EXERCISE SET:
**a)** Translate this sentence from the essay on romance and advertisement into French: "To-day a work of art must be defended in terms of business."
**b)** Copy the essay on romance and advertisement word for word, from "Something must be" up to and including "snaring of money.".
**c)** Decide whether each statement below agrees with the essay on romance and advertisement. Answer yes or no for each, and quote the words of the essay that settle it.
(i) Romance has fled from business itself.
(ii) The letter about Crosby Hall was sent to a journal.
(iii) The essay's writer remembers the arguments made about Crosby Hall.

SUPPLIED PASSAGE:
==========
Something must be wrong with an age whose drama deserts romance; and a cause that soonest occurs to one is the alarming spread of advertisement, its frightful vulgarity, and its wholehearted devotion to the snaring of money.

What advertisement (the screaming voice of our age) seeks to be other than a lie, and if the actual statement is literally true, then all the more must the suggestion correct this error by being especially false.

Everywhere the sacredness of business is preached, everywhere it is pointed to as an end, to this great error advertisements testify alike in all places; children are brought up on them; for everything sublime or beautiful that any city shows them twenty times do they see far more noticeable, some placard sordid with avarice. Advertisements drop from the books that children read, they confront them in their homes. They stand large between them and the scenery when they travel. Will anyone say that their preaching is neglected; not unless the bill-sticker has lost his cunning. Those who are thus educated will learn to bow down to business. When most we need romance, romance has been frightened away.

As he steals over dewy hills in the dusk of summer evenings he sees those placards standing in the fields and praising Mammon; to Romance they seem the battlements of the fortress of Avarice, and he is gone at once.

It is not from business that romance has fled, but from the worshiping of it; the calf was not an unclean beast among the Israelites, but when they worshiped the Golden Calf then God deserted them.

To-day a work of art must be defended in terms of business. 'What's the use of it?' they will say of some painting, and woe to the artist who cannot answer, 'It brings me in much.'

A year or so ago this age of ours spoke through the pen of some writer of a brief letter to a journal. The fate of Crosby Hall was being discussed. I do not remember the arguments; it was beautiful, it was historic, and in the way. And the age spoke and said, 'Let us have a little more business and less sentiment.'

That was the great error put into a sentence which the age inspired its prophet to write to the press.

Human happiness is nothing more than a fairy ring of human sentiments dancing in the moonlight. The wand that compels them may possibly be of gold. Business, perhaps, may be needed to make them dance, but to think that business, the possible means, should be more desirable than the certain end showed that that obscure writer whom the age had inspired was ignorant firstly even of himself and the little fanciful things that he intended some day to do. Thus is the end given up for the sake of the means, and truth and beauty sacrificed every day upon innumerable counters, until the generation fostered among these things says to the artist, 'What do you get by it?' and to the poet, 'Does it pay?'

In discussing the state of the stage one has to watch the affairs of its neighboring kingdoms, the stalls and the pit. If their conditions are sordid, romance will not easily flourish across the border.
==========
SUPPLIED INFORMATION:
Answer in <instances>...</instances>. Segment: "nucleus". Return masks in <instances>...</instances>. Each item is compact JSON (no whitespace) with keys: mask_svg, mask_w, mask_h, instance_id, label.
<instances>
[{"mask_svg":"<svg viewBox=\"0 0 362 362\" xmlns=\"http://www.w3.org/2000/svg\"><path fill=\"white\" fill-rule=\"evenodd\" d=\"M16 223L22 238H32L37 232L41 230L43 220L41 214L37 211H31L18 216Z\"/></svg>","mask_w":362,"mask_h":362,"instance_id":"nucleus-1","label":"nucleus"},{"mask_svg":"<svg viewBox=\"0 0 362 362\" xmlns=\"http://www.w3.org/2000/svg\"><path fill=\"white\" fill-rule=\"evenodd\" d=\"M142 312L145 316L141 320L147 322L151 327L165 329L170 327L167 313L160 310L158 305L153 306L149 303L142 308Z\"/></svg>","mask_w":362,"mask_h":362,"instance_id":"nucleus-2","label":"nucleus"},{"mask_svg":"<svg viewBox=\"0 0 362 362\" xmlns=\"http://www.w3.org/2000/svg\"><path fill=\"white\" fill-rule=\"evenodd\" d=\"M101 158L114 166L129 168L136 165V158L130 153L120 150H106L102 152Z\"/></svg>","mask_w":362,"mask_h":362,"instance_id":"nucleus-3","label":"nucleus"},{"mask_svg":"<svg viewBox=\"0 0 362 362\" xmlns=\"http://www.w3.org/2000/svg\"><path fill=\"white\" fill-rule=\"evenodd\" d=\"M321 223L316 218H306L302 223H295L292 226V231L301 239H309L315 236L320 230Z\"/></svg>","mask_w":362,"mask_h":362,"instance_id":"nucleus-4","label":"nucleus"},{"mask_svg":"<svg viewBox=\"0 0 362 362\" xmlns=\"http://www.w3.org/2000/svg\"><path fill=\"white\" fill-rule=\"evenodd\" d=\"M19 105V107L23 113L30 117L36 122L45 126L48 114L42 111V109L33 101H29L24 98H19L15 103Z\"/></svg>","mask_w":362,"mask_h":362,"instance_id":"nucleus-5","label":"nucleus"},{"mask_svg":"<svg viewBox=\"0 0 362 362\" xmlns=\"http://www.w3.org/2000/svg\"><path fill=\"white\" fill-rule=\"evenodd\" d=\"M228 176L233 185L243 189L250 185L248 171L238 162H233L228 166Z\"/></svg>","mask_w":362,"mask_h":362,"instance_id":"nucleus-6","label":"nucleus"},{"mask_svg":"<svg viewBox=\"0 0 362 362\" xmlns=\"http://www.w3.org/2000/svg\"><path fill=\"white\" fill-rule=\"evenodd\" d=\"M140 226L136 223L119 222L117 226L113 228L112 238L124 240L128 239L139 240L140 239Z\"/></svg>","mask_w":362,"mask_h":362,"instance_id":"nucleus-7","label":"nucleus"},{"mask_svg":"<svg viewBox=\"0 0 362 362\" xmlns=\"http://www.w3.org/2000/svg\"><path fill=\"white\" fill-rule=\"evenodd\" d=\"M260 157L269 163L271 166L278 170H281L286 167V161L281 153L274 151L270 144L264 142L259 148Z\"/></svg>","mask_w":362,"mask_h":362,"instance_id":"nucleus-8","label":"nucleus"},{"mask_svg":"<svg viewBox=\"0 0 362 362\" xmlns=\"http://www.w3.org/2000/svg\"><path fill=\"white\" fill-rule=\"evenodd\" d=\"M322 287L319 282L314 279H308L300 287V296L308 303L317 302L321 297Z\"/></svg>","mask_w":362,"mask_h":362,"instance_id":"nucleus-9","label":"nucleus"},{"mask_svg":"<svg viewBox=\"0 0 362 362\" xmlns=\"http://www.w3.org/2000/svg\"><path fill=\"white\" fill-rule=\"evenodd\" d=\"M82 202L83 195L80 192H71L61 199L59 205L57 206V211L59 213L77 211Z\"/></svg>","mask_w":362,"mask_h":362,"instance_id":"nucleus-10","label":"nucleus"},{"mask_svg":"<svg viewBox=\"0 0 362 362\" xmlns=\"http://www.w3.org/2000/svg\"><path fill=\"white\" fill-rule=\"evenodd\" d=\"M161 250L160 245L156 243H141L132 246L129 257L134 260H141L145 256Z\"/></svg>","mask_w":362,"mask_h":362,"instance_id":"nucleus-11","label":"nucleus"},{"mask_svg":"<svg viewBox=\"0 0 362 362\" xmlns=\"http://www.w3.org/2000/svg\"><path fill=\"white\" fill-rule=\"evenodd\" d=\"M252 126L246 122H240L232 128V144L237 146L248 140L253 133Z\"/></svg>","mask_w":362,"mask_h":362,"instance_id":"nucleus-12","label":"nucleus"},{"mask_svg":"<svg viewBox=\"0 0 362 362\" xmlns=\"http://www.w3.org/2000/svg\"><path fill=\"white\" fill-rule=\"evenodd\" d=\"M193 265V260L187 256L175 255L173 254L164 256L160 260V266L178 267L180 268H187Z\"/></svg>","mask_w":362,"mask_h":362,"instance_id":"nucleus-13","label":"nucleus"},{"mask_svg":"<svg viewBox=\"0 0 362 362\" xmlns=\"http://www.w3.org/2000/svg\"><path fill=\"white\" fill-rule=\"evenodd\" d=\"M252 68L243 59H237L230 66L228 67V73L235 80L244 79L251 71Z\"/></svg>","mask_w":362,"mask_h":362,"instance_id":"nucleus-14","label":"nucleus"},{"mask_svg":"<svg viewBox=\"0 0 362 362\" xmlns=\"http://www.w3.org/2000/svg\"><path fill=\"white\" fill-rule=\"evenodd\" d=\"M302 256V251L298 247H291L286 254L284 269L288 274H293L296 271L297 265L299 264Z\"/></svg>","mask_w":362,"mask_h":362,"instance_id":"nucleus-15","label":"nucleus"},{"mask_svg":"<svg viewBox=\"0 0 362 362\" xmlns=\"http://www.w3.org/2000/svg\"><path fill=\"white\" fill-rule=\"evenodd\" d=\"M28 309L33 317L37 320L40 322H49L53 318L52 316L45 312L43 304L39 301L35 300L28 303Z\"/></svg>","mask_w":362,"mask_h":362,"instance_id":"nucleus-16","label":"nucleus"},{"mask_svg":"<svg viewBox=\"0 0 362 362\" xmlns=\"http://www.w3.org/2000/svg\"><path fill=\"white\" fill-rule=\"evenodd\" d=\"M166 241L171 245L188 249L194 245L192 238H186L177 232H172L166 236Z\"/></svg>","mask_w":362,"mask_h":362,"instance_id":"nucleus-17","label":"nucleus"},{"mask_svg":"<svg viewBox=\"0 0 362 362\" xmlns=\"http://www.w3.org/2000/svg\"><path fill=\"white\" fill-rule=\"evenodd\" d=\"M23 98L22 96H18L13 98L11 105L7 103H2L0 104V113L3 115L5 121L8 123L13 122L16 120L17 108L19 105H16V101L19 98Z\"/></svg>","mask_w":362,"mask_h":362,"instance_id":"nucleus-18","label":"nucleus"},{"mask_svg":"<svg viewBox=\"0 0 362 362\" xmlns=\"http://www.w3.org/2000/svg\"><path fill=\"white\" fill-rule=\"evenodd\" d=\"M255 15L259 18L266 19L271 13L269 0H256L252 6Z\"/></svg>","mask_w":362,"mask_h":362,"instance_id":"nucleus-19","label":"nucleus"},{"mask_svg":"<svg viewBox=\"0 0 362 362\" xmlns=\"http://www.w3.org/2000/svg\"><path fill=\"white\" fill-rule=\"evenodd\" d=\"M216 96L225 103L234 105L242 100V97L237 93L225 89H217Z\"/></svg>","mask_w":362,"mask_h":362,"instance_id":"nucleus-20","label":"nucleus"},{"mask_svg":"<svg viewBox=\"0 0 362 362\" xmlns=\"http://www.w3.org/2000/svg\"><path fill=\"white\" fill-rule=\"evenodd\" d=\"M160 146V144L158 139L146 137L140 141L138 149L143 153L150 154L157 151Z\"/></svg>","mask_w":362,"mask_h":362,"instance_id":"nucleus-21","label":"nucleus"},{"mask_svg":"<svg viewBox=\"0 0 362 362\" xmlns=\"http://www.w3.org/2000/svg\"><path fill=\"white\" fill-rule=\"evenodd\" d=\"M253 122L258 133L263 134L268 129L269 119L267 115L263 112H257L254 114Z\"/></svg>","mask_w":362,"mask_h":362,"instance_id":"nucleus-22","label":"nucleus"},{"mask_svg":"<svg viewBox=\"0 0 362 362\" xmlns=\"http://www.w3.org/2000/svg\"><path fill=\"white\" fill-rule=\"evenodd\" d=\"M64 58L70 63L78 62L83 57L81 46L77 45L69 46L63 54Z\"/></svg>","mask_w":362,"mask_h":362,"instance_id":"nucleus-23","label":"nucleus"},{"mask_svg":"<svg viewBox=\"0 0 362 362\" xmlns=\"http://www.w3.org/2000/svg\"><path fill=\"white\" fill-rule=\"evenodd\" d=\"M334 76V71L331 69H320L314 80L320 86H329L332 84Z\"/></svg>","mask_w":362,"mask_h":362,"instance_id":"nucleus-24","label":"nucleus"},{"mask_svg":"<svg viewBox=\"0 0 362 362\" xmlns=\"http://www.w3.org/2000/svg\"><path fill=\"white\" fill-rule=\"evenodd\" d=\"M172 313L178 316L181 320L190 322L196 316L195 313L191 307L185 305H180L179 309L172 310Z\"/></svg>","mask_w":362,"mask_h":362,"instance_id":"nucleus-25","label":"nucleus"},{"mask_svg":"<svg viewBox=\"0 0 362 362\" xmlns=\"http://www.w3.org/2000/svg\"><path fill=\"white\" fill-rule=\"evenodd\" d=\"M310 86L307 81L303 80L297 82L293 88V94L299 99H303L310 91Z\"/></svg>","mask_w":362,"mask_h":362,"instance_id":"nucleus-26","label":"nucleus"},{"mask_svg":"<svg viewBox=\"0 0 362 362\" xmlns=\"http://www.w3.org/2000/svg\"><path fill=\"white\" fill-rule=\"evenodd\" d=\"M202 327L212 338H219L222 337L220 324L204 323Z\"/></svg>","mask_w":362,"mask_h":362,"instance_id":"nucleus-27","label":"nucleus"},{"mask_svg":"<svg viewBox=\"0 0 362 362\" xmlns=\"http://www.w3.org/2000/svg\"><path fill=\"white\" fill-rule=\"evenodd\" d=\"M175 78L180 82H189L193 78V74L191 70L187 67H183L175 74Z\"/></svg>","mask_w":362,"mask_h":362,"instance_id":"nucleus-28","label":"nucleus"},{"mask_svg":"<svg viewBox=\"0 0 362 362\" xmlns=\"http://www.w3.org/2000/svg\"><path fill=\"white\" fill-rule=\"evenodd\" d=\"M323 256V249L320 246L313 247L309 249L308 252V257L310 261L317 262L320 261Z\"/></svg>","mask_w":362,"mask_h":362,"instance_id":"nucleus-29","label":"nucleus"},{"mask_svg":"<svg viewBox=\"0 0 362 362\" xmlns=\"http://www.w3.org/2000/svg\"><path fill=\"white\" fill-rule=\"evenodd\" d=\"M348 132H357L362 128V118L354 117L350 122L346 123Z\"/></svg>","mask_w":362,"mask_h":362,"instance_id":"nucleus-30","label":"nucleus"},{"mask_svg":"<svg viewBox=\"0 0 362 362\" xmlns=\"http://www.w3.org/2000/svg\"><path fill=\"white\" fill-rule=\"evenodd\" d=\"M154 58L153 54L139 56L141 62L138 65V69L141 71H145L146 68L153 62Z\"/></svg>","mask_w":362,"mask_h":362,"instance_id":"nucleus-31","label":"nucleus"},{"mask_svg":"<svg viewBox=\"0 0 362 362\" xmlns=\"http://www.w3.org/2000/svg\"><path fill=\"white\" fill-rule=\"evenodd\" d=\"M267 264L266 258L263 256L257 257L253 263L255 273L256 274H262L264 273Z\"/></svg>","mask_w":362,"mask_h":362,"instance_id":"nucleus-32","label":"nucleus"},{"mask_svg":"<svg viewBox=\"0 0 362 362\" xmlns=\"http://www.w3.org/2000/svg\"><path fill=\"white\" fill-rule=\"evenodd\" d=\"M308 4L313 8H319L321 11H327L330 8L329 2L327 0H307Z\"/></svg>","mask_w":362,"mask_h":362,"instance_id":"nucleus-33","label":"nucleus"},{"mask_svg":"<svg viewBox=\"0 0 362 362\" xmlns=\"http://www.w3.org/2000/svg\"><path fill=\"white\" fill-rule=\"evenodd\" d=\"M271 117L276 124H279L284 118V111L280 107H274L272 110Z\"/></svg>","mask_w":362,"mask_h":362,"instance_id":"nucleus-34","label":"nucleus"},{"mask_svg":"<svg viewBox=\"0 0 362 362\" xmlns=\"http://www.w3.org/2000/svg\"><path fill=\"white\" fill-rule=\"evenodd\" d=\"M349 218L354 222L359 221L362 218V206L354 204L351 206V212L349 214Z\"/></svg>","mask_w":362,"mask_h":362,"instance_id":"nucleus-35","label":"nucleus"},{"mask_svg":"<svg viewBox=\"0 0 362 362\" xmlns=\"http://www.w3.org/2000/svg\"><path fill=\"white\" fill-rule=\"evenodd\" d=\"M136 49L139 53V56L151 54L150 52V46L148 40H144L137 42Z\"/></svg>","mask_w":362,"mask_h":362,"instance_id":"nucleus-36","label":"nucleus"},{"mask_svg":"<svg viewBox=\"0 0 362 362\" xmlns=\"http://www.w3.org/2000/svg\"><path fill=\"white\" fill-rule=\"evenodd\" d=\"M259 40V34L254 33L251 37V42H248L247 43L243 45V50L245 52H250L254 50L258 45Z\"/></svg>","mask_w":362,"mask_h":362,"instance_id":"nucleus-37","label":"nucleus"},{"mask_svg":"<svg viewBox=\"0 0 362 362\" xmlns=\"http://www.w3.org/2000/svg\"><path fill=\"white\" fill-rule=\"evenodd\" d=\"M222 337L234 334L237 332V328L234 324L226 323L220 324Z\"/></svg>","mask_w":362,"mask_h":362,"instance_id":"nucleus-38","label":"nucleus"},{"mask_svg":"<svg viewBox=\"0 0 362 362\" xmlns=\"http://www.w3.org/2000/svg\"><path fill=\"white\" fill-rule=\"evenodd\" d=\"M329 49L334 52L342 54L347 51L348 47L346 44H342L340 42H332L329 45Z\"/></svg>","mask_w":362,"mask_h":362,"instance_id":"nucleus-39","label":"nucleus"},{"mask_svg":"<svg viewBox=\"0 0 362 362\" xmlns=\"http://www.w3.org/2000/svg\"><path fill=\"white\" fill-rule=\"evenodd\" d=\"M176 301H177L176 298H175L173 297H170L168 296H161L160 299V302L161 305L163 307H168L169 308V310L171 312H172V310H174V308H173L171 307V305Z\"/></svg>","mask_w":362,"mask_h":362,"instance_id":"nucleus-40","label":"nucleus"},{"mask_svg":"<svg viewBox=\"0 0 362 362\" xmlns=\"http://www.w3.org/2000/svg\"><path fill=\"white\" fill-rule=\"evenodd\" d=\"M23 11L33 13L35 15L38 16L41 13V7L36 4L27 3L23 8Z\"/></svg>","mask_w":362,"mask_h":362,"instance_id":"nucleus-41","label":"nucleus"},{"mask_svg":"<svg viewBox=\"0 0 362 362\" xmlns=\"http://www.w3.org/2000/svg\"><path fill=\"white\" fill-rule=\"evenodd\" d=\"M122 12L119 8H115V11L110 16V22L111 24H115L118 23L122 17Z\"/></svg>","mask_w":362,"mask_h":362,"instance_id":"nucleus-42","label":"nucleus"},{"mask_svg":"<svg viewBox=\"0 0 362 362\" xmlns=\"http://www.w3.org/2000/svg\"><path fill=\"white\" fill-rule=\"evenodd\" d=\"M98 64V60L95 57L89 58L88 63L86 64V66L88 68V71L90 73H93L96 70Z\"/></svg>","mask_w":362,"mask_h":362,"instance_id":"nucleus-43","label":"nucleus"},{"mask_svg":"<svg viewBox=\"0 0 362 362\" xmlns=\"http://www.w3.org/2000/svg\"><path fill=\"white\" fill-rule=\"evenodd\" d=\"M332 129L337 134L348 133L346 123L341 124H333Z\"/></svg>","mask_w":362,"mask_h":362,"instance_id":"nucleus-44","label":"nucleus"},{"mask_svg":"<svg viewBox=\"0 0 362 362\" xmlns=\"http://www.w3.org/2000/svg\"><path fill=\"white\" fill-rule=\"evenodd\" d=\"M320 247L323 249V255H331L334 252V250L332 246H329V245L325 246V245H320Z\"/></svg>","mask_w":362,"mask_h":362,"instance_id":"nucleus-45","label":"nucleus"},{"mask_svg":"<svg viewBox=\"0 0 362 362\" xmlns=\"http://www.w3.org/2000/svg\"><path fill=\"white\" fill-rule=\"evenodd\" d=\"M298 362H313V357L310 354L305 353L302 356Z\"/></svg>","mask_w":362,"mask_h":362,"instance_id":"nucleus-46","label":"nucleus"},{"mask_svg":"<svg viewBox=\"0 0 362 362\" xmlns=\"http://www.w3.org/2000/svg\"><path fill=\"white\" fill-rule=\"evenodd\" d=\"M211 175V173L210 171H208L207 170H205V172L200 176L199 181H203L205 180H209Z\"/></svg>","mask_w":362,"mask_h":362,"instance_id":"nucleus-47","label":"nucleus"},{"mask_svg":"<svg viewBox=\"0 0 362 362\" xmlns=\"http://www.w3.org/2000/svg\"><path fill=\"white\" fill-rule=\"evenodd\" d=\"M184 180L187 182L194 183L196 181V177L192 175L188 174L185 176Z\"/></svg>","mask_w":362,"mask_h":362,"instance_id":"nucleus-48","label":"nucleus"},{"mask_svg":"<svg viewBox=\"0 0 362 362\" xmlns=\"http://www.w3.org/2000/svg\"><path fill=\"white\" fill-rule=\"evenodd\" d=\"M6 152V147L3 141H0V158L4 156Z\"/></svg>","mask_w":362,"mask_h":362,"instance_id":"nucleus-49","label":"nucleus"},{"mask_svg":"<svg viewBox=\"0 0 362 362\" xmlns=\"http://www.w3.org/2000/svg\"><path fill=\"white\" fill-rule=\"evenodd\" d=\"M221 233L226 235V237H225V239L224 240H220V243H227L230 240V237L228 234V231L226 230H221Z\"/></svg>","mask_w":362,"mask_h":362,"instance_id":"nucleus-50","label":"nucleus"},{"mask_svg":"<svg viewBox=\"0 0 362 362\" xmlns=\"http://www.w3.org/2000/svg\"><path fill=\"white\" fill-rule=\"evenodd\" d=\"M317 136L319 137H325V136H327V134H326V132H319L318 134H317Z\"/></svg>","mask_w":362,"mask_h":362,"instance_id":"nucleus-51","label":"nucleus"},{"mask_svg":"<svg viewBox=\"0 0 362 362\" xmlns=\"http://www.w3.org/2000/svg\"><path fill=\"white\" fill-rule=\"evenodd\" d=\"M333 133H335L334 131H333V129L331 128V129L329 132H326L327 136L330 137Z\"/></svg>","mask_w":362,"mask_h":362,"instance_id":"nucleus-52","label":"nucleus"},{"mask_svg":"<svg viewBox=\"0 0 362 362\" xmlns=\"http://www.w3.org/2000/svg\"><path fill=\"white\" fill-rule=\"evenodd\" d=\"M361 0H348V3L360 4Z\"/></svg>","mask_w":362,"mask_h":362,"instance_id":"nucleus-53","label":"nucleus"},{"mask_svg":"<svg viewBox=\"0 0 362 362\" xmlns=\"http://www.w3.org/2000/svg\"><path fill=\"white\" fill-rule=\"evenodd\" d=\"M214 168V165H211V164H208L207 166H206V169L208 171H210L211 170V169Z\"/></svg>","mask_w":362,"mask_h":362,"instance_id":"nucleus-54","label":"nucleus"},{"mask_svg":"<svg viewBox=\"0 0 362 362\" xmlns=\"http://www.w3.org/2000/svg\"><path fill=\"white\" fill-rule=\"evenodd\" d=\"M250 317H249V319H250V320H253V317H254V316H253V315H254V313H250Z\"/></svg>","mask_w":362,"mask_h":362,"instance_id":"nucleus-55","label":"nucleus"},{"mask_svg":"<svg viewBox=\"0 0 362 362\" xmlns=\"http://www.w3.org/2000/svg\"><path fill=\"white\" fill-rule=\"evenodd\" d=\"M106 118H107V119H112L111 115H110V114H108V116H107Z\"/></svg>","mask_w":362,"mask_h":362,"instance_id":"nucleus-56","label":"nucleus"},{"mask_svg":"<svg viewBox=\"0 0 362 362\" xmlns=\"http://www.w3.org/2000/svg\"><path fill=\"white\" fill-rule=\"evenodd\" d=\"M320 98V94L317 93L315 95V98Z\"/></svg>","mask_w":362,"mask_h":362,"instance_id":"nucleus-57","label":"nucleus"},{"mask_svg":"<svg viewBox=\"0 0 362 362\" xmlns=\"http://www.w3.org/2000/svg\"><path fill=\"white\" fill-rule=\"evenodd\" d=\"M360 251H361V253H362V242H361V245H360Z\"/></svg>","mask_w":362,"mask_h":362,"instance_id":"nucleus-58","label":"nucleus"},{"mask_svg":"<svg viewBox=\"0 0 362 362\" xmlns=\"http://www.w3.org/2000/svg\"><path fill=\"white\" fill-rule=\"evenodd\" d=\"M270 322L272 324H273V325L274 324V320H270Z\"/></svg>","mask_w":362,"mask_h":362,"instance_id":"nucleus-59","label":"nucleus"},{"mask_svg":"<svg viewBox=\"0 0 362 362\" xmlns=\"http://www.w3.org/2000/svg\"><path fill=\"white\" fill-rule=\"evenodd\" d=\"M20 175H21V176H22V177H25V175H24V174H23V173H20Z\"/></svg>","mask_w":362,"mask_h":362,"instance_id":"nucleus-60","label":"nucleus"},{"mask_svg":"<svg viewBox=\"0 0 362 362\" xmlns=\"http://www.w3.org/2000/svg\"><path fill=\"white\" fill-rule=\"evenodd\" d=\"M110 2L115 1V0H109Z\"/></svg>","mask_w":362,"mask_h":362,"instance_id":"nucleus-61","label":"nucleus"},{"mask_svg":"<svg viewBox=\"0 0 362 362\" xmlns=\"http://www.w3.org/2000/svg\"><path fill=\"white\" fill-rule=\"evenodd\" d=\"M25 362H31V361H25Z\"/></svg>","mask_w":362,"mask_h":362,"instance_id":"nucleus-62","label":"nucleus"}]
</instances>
==========
RESPONSES PER TASK:
**a)** Aujourd'hui, une œuvre d'art doit être défendue en termes commerciaux.

**b)**
Something must be wrong with an age whose drama deserts romance; and a cause that soonest occurs to one is the alarming spread of advertisement, its frightful vulgarity, and its wholehearted devotion to the snaring of money.

**c)**
(i) No: "It is not from business that romance has fled, but from the worshiping of it"
(ii) Yes: "spoke through the pen of some writer of a brief letter to a journal"
(iii) No: "I do not remember the arguments"